Mruknęła nowa dyrektorka Hogwartu, przeglądając papiery znalezione w skrytce Dumbledore'a.
-Jak mam się uspokoić, skoro on mi wyraźnie grozi!
Unosił się, spoglądając na wszystkich po kolei. Każdy był nad czymś pochylony i niezbyt zwracali na niego uwagę. Westchnął i usiadł w jednym z foteli.
-Ustalmy fakty.
Poprosił Harry, przerywając ciszę po pewnym czasie.
-Dumbledore jest mordercą. Znamy przynajmniej 5 jego ofiar. Nie wiemy, ilu uczniów dokładnie zabił. Wiemy też, że współpracuje z Grindelwaldem.

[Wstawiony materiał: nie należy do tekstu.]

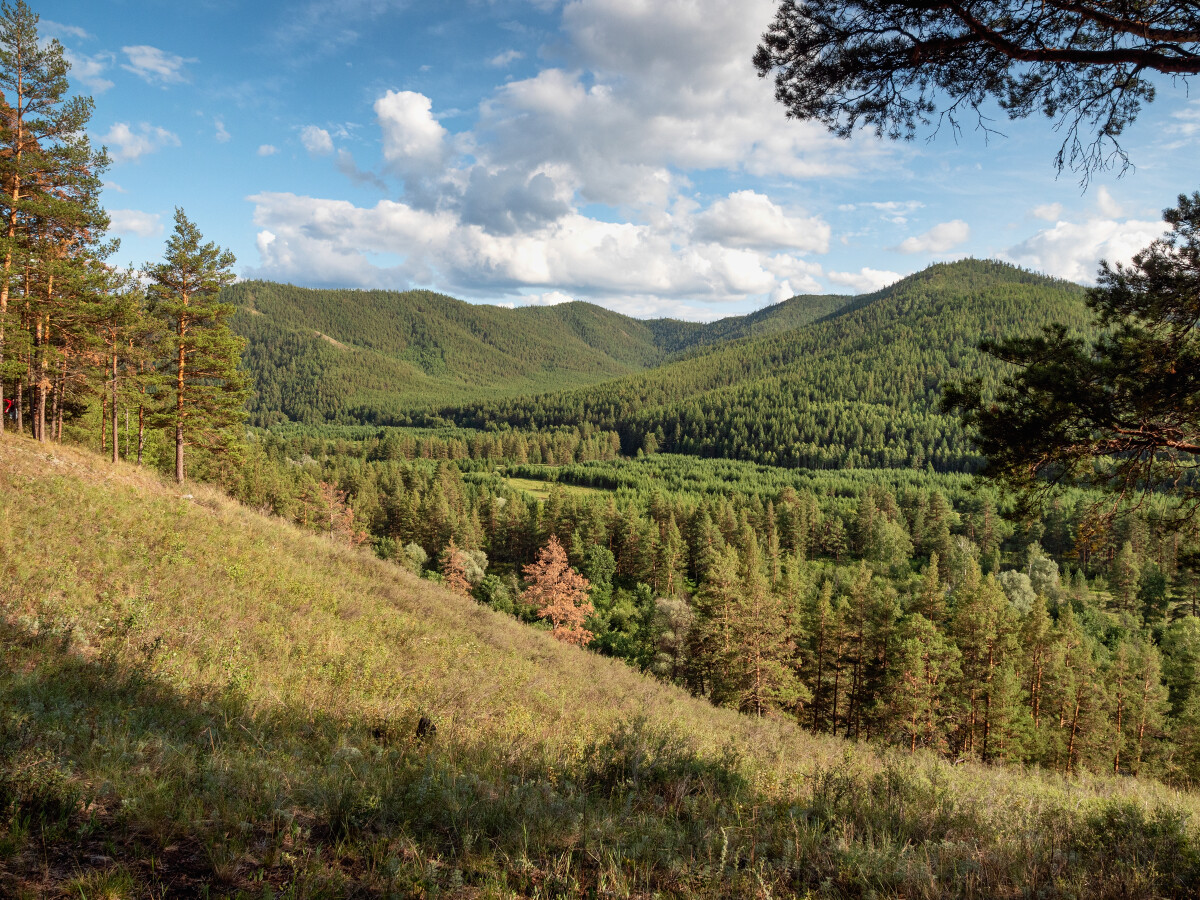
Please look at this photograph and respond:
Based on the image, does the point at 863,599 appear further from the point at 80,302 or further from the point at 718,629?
the point at 80,302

Zaczęła Hermiona, odkładając pamiętnik dyrektora, który analizowała.
-Grindelwald był uczniem Durmstrangu i przyjacielem Dumbledore'a. Jest wielkim czarnoksiężnikiem, bardzo potężnym. Siał terror w Europie w zeszłym stuleciu. Został wyrzucony ze szkoły w wieku 16 lat za praktyki czarnomagiczne. Miał własną, bardzo potężną armię, chociaż nawet sam Dumbledore ledwo mu dorównywał. Jego hasłem są słowa "Dla większego dobra" i tak usprawiedliwiał swoje działania. Jest o wiele potężniejszy od Voldemorta, nie da się tak łatwo. Ostatni raz jego obecność zarejestrowano kilka lat temu w Paryżu.
Wyjaśnił Draco, co nie było dla nikogo zaskoczeniem. Jako dziedzic szlachetnej rodziny wiedział wiele o czarodziejach, szczególnie tych wielkich i czystej krwi.
-Mają zamiar przejąć Ministerstwo Magii i zabić Knota.
Dodał Ron. Cho Chang siedziała i skrupulatnie zapisywała każde słowo dyskusji. Nie chcieli używać magicznego pióra, gdyż można było po samym piórze wywnioskować, co nim zapisano.
-Dumbledore operuje magią niewerbalną i tą bez użycia różdżki o wiele lepiej, niż ja. Zna też o wiele więcej zaklęć. Moim zdaniem powinniśmy skupić się na nauce zaklęć obronnych, bitewnych, leczniczych i tak zwanych zaklęciach wyjścia.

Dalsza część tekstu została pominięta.